*Exercise prompt*.
A faithful, word-for-word copy of the records is required, and it must contain no pictures.
◇ ◇ ◇
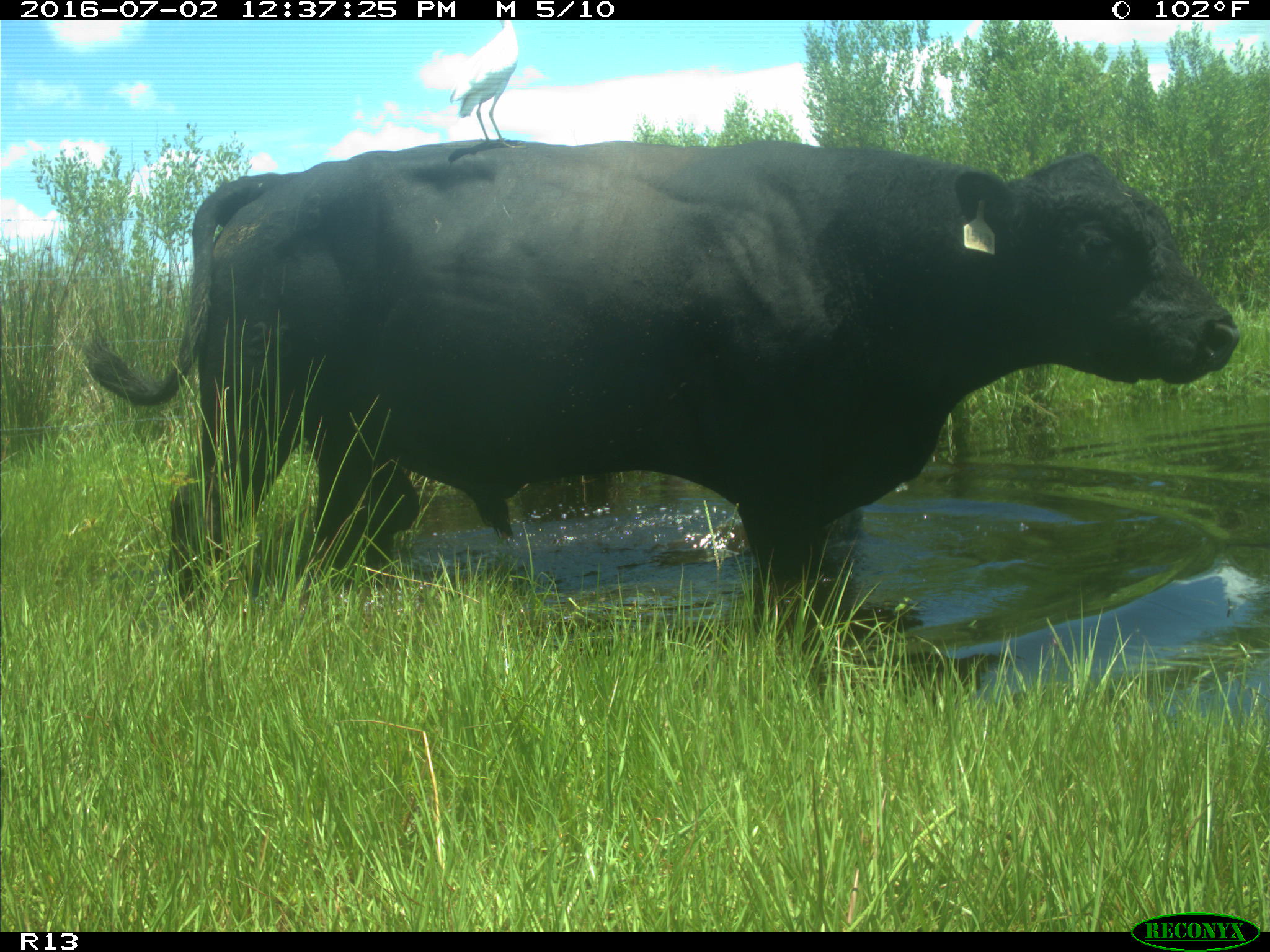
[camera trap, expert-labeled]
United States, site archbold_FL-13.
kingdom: Animalia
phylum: Chordata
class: Mammalia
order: Artiodactyla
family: Bovidae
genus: Bos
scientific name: Bos taurus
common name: domestic cow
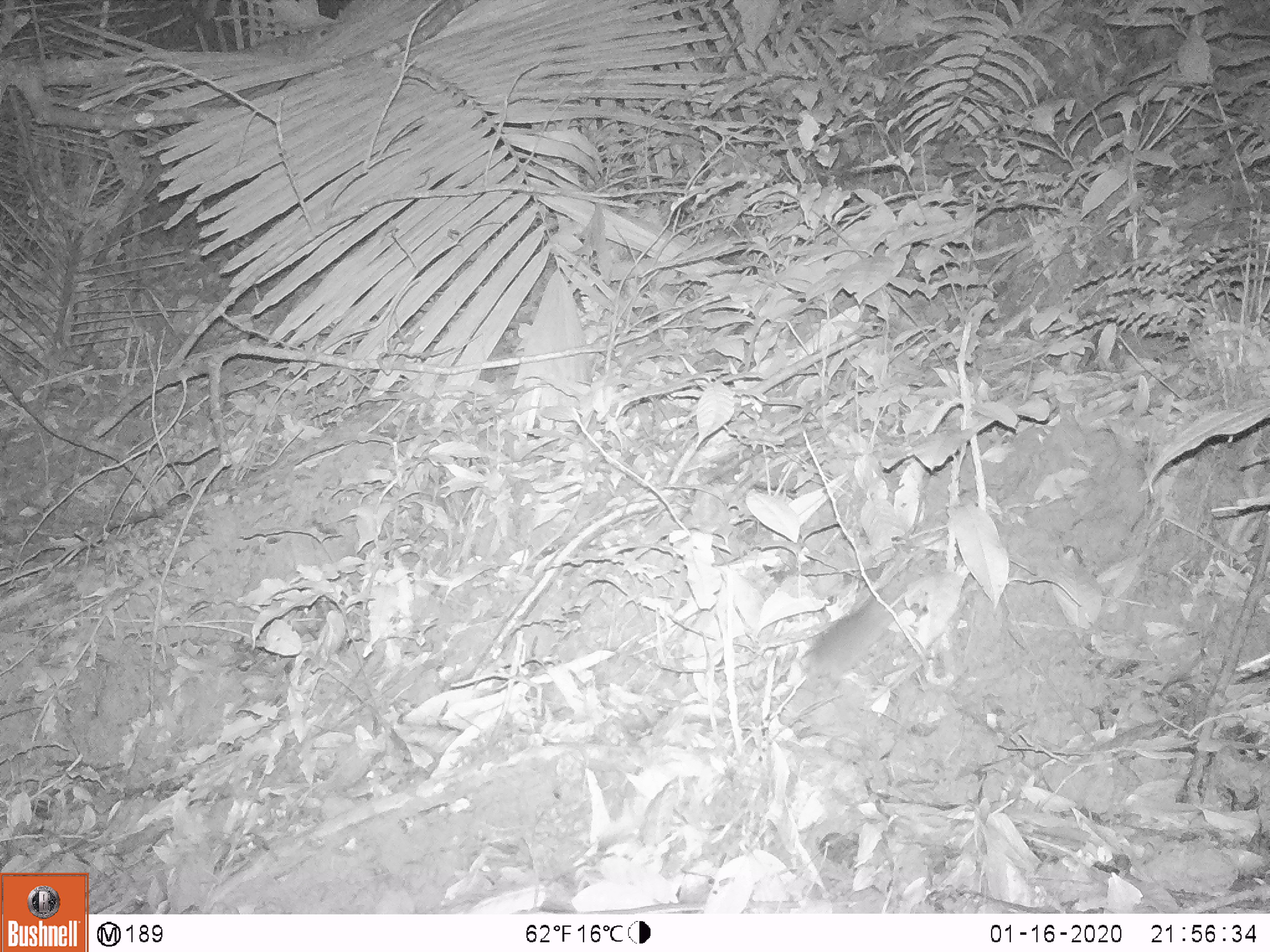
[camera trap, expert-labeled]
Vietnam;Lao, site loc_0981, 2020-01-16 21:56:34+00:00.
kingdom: Animalia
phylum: Chordata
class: Mammalia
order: Rodentia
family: Muridae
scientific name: Muridae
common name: old-world mice and rats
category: unidentified murid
Unidentified murid (old-world mice and rats) (Muridae). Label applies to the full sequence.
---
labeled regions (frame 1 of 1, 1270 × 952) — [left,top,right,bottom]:
unidentified murid: [797,570,922,701]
◇ ◇ ◇
*The completed task*.
[camera trap, expert-labeled]
United States, site archbold_FL-13.
kingdom: Animalia
phylum: Chordata
class: Mammalia
order: Artiodactyla
family: Bovidae
genus: Bos
scientific name: Bos taurus
common name: domestic cow
[camera trap, expert-labeled]
Vietnam;Lao, site loc_0981, 2020-01-16 21:56:34+00:00.
kingdom: Animalia
phylum: Chordata
class: Mammalia
order: Rodentia
family: Muridae
scientific name: Muridae
common name: old-world mice and rats
category: unidentified murid
Unidentified murid (old-world mice and rats) (Muridae). Label applies to the full sequence.
---
labeled regions (frame 1 of 1, 1270 × 952) — [left,top,right,bottom]:
unidentified murid: [797,570,922,701]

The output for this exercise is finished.